Searching Content

2021-06-17

A powerful DFIR technique is searching bulk data for patterns. Some examples include:

  • Searching for CC data in process memory
  • Searching for URLs in process memory
  • Searching binaries for malware signatures
  • Searching registry for patterns

Bulk searching helps to identify evidence without needing to parse file formats

YARA - The swiss army knife

YARA is a powerful keyword scanner that allows to search unstructured binary data based on user provided rules. YARA is optimized to scan for many rules simultaneously, making is an excellent choice for detecting suspicious binaries using common patterns.

Velociraptor supports YARA scanning of bulk data (via accessors) and memory using the yara() and proc_yara() plugins.

An example of a YARA rule is shown below.

rule X {
   strings:
       $a = “hello” nocase
       $b = “Goodbye” wide
       $c = /[a-z]{5,10}[0-9]/i

   condition:
       $a and ($b or $c)
}

The rule consists of a strings section and a condition section.
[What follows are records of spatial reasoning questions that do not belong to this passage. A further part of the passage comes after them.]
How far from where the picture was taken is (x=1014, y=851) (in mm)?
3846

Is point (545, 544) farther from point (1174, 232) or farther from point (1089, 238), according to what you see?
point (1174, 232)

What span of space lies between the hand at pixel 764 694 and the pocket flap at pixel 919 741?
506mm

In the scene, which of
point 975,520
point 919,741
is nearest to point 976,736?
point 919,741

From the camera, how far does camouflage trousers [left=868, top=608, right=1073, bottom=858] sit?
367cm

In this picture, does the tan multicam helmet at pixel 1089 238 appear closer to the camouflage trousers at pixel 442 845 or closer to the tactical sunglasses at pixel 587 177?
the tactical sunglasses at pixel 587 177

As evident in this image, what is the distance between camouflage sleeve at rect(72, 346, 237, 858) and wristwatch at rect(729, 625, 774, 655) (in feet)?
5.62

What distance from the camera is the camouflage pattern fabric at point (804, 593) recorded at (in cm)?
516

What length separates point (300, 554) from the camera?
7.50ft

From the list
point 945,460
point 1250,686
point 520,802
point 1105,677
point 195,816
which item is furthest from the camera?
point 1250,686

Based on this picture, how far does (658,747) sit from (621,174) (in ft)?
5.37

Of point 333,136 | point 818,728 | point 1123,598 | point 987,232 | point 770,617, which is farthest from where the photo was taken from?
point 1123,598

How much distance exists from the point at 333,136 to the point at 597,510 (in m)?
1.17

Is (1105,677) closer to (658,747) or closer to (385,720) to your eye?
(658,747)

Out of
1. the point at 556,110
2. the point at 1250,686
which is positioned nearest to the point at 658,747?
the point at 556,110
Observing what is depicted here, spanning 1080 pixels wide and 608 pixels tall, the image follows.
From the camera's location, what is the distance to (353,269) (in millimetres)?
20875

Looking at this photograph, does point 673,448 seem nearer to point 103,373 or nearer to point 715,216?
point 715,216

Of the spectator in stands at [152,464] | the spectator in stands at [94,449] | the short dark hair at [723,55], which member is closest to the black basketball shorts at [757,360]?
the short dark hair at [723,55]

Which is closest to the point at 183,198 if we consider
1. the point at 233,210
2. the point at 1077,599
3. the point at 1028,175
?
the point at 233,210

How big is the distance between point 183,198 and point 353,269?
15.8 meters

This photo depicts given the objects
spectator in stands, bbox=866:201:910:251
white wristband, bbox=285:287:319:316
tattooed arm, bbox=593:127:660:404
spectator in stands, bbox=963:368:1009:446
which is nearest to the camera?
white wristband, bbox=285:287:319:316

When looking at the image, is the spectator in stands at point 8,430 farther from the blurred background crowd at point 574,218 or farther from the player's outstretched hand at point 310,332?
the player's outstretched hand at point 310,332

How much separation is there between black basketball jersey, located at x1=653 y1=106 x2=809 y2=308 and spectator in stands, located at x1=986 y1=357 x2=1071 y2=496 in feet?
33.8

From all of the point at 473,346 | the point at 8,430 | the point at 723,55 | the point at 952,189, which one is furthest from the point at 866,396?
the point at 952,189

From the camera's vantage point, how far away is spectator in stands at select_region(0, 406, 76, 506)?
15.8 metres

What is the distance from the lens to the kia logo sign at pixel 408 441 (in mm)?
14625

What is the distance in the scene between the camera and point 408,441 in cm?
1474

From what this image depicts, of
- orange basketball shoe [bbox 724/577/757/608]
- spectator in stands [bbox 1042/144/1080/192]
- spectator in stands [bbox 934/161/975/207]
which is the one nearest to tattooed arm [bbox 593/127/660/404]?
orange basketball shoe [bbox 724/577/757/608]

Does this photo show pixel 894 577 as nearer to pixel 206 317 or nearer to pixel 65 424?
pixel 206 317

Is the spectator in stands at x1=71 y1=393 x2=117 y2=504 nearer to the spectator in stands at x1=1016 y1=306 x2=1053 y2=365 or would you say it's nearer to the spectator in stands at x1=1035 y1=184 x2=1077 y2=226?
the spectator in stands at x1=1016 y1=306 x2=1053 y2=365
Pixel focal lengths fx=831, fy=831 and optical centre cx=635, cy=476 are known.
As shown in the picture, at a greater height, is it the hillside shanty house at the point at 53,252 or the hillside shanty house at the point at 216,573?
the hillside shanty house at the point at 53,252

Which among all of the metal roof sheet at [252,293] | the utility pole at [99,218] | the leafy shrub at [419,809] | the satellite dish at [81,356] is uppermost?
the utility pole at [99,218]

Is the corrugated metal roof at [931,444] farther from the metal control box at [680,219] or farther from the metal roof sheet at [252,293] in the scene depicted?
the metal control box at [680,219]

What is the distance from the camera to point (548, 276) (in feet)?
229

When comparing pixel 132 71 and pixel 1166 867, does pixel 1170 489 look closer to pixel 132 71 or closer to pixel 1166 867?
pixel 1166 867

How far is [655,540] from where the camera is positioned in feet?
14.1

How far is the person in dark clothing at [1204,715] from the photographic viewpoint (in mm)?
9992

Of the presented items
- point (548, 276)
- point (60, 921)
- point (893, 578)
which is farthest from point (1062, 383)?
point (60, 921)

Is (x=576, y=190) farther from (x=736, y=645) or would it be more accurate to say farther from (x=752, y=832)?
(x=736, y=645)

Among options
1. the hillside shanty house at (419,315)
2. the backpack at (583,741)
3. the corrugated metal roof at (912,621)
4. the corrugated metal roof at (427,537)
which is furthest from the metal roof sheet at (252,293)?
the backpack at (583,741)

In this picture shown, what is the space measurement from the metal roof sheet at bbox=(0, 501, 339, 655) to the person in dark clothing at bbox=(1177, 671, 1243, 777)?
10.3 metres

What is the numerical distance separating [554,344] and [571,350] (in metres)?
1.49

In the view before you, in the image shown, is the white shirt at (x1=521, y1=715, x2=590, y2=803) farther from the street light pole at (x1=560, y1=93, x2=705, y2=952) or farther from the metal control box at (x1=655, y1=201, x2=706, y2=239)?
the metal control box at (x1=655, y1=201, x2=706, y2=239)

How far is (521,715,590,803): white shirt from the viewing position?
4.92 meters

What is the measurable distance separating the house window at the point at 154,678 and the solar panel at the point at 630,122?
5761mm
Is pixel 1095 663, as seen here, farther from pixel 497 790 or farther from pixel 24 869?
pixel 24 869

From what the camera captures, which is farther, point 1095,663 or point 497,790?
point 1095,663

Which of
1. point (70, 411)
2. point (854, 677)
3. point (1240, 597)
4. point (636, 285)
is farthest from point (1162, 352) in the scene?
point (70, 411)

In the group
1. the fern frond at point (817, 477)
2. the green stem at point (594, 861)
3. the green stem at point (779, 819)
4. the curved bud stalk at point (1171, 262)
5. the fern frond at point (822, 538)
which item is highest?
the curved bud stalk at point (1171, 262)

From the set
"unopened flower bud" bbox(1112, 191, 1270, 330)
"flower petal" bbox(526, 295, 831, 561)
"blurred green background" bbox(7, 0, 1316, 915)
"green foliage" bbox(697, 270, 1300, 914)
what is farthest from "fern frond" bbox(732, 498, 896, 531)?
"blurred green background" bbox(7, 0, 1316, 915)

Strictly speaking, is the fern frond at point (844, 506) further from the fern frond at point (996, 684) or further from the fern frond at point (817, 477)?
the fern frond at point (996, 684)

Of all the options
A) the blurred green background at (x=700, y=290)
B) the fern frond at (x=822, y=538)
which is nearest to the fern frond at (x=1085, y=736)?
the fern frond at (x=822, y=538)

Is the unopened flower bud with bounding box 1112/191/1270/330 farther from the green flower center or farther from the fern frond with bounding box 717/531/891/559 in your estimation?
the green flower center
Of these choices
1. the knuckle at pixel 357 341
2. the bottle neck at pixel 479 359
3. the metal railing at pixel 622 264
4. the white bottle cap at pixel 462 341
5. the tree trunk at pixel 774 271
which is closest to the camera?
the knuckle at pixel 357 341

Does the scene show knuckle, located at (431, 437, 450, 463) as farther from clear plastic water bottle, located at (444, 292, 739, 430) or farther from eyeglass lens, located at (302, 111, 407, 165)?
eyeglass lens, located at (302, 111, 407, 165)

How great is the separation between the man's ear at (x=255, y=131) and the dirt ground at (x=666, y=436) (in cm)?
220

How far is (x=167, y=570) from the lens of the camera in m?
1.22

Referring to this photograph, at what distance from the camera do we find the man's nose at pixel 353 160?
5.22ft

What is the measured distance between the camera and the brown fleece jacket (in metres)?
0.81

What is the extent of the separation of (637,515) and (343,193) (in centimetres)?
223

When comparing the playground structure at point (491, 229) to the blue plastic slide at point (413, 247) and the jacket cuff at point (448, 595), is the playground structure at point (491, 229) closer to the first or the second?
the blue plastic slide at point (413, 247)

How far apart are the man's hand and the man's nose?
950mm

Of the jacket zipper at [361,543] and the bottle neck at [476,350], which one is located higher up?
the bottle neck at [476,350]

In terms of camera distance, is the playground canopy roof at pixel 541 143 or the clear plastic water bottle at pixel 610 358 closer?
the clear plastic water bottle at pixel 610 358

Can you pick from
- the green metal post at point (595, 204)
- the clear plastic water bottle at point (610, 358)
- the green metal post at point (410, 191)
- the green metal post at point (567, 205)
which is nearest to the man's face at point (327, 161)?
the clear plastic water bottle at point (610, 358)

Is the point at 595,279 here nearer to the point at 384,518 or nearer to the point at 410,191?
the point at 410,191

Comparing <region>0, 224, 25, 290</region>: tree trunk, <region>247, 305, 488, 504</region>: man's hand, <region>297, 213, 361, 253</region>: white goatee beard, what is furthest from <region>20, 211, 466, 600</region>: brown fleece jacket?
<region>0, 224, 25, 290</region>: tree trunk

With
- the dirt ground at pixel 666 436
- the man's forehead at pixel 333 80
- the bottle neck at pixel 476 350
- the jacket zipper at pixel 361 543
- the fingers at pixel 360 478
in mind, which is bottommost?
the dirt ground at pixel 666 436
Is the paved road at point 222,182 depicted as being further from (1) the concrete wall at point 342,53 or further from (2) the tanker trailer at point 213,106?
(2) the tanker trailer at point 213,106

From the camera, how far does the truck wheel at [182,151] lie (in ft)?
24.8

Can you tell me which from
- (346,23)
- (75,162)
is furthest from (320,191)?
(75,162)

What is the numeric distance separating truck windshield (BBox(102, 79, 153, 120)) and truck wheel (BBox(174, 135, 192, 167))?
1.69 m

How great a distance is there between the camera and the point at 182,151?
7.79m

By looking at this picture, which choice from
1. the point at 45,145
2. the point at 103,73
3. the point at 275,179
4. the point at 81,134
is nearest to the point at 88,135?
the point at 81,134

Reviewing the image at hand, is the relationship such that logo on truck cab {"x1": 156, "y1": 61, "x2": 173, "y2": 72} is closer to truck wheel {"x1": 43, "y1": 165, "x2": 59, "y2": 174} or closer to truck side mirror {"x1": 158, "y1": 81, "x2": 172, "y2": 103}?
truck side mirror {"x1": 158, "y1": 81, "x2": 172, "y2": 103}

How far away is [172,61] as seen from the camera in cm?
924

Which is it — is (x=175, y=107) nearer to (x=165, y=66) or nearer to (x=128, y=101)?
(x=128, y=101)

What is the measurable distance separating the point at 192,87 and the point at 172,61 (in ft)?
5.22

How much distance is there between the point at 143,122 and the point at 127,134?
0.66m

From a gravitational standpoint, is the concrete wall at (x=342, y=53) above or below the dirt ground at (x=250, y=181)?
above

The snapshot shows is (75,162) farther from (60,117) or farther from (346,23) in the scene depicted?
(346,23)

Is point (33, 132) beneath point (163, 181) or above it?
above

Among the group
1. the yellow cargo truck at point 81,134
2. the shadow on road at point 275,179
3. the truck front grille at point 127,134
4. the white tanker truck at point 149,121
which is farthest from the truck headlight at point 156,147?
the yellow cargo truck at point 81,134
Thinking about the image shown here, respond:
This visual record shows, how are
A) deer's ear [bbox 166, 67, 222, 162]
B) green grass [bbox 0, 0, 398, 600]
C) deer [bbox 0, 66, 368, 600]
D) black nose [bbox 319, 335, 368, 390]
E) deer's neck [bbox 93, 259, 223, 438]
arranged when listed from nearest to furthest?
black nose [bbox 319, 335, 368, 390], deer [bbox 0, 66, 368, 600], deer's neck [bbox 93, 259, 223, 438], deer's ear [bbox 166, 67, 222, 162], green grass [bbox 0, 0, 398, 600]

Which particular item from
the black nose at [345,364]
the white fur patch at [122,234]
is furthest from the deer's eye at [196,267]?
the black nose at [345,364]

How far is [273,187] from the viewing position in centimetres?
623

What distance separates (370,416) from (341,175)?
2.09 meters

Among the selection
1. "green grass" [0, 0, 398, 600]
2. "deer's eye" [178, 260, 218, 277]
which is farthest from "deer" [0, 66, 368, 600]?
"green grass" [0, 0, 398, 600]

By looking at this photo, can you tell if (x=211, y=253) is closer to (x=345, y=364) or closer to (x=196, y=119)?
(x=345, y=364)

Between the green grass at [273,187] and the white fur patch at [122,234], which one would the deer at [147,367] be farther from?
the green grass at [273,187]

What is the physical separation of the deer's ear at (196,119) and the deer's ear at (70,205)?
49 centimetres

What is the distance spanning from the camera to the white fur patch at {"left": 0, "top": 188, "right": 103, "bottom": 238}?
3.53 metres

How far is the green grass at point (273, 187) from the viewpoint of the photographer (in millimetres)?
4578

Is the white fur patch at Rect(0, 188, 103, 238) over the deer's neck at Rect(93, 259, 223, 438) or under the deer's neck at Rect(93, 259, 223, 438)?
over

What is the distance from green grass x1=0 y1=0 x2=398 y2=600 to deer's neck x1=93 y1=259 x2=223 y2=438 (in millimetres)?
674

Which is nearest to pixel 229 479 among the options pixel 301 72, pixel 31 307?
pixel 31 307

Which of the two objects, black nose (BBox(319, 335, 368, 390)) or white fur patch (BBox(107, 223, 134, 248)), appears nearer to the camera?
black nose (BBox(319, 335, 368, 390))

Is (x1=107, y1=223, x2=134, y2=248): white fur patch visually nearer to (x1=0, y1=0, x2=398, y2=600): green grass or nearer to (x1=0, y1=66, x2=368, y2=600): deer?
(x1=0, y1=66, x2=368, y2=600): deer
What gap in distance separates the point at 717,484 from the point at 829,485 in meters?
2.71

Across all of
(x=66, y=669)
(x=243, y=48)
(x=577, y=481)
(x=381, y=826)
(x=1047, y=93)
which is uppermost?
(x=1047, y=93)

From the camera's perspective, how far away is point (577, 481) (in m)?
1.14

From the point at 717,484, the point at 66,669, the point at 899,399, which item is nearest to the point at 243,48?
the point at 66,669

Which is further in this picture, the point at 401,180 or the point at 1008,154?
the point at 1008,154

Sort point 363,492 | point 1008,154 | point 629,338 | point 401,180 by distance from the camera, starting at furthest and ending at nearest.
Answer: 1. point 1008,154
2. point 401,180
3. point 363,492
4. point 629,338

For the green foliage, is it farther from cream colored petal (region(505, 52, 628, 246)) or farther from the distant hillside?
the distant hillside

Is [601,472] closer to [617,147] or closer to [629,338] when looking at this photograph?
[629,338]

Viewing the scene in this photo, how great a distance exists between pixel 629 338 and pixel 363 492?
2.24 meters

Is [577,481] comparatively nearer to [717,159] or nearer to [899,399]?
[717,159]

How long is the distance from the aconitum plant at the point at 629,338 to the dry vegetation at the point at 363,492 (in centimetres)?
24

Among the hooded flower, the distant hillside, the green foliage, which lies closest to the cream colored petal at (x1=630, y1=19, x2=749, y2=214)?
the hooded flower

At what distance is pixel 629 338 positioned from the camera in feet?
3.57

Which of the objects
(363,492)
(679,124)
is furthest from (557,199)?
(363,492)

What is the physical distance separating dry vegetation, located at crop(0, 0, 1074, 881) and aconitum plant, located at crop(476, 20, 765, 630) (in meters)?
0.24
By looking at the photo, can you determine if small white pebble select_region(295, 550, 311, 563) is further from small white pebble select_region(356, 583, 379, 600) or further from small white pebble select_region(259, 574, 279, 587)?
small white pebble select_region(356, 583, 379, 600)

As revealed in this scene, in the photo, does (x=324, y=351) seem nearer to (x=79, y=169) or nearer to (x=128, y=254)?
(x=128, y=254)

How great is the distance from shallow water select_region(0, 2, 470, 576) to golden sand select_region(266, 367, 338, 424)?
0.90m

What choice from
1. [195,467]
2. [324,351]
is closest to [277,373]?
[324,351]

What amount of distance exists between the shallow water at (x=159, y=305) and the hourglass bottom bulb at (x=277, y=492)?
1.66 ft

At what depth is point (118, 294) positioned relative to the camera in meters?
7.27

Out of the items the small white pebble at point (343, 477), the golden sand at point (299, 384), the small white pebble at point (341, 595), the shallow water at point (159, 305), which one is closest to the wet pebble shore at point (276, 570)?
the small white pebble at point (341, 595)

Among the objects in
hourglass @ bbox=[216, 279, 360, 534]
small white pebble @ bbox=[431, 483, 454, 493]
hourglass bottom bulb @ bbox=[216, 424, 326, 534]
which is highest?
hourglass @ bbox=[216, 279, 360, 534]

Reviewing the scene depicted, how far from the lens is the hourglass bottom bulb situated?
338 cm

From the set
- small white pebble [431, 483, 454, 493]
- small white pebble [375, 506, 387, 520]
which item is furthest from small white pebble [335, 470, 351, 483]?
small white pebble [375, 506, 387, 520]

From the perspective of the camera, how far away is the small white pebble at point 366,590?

Strings represent a set of keywords which might include ASCII or UTF16 encoded strings, as well as regular expressions. You can refer to the Yara rules reference page to learn about how to construct rules.

The yara() VQL plugin can accept an optional accessor parameter. If the accessor is specified, the plugin will read chunks of data from the accessor and apply the YARA rules on the string in memory. This allows you to apply YARA rules on any data that is available via an accessor including raw strings (using the data accessor), registry values (using the registry accessor) or NTFS parsed data (using the ntfs accessor) for example.

While this is convenient, it means that rules that examine the entire file will not work as expected. For example, the YARA pe module looks at the PE header, but when the file is read in chunks, only the first chunk contains the PE header. Similarly YARA rules that contain an expression checking a file offset will not work because the rules are applied to buffers in memory.

When an accessor is not specified, the yara() plugin assumes the filename refers to a filesystem path, and simply allows the YARA library to scan the file as is. The YARA library uses mmap() to map the entire file into memory and can therefore optimize the scan across the entire file.

It is therefore much faster to not specify an accessor to the yara() plugin if you just need to scan files on disk.

Example: drive by download

You suspect a user was compromised by a drive by download (i.e. they clicked and downloaded malware delivered by mail, ads etc).

You think the user used the Edge browser but for this example, assume you have no idea of the internal structure of the browser cache/history etc. Write an artifact to extract potential URLs from the Edge browser directory.

LET YaraRule = '''
rule URL {
  strings: $a = /https?:\\/\\/[a-z0-9\\/+&#:\\?.-]+/i
  condition: any of them
}
'''

SELECT * FROM foreach(
row={
   SELECT FullPath FROM glob(globs='''C:\Users\*\AppData\Local\Microsoft\Edge\**''')
}, query={
   SELECT str(str=Strings.Data) AS Hit,
          String.Offset AS Offset,
          FileName
   FROM yara(files=FullPath, rules=YaraRule)
})

URL scanning
URL scanning

YARA best practice

You can get yara rules from many sources (threat intel, blog posts etc) or you can write your own. Rules may be very specific, in which case a hit may represent a valuable signal. If the YARA rule is too loose, the likelihood of a false positive increases, and further postprocessing will be required to verify the hits.

Try to collect additional context around the hits to eliminate false positives. You can use other plugins to help verify other aspects of each hit before reporting it, thereby eliminating false positives.

Yara scanning is relatively expensive since we need to read data from disk! consider more targeted glob expressions to limit the number of disk reads Velociraptor will need to do to evaluate the query. If you find you do need to scan a lot of data, consider specifying client side throttling when launching the collection or hunt (using the Ops/Sec mechanism) - usually YARA scanning is not time critical.

Uploading files

One of the unique capabilities of Velociraptor is uploading file content from the endpoint. While the actual mechanism of uploading the file to the server is abstracted away, triggering a file upload from VQL is a simple matter of calling the upload() function. This makes it trivial to upload files based on any criteria of the query.

The upload() function simply requires an accessor and a filename to read the file out, and the file is uploaded to the server automatically. Optionally the function may also take a name parameter which renames the file as sent to the server.

Example: Collect all executables in users’ home directory

This is a common use of compbining a glob() plugin with an upload() function:

SELECT upload(path=FullPath) AS Upload
FROM glob(globs='''C:\Users\*\Downloads\*''')
WHERE NOT IsDir